### [STATED PROBLEM]
State how many lines of the entries below contain the word "lies". Reply with the number alone.

### [MATERIAL FOR THIS EXERCISE]
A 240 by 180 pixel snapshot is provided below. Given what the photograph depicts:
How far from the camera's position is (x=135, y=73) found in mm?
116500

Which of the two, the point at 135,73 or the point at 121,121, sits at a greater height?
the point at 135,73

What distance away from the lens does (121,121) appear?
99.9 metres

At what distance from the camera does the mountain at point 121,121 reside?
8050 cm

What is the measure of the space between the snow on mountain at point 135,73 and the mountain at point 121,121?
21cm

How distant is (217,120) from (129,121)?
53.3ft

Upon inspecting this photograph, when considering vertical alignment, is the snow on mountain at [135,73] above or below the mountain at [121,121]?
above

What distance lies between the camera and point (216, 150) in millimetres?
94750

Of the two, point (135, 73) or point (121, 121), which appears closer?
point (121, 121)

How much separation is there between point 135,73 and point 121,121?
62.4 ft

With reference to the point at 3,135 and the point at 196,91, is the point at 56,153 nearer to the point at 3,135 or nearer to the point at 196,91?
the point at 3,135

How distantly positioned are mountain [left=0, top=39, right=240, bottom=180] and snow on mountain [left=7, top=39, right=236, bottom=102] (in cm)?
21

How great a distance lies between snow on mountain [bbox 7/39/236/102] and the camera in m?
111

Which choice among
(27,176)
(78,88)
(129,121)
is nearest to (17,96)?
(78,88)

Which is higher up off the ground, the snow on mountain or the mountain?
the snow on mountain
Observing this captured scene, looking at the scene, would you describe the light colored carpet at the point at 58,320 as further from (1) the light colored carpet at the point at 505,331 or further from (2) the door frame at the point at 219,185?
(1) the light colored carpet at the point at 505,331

==

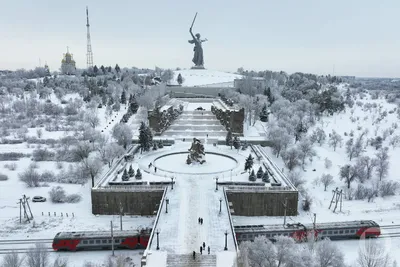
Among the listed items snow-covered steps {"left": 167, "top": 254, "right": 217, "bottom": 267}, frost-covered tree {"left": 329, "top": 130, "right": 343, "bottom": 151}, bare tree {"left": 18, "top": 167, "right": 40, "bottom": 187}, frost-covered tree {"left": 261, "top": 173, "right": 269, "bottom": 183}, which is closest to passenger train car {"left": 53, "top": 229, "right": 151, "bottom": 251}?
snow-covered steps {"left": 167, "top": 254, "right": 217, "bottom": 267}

### [THE RESULT]
2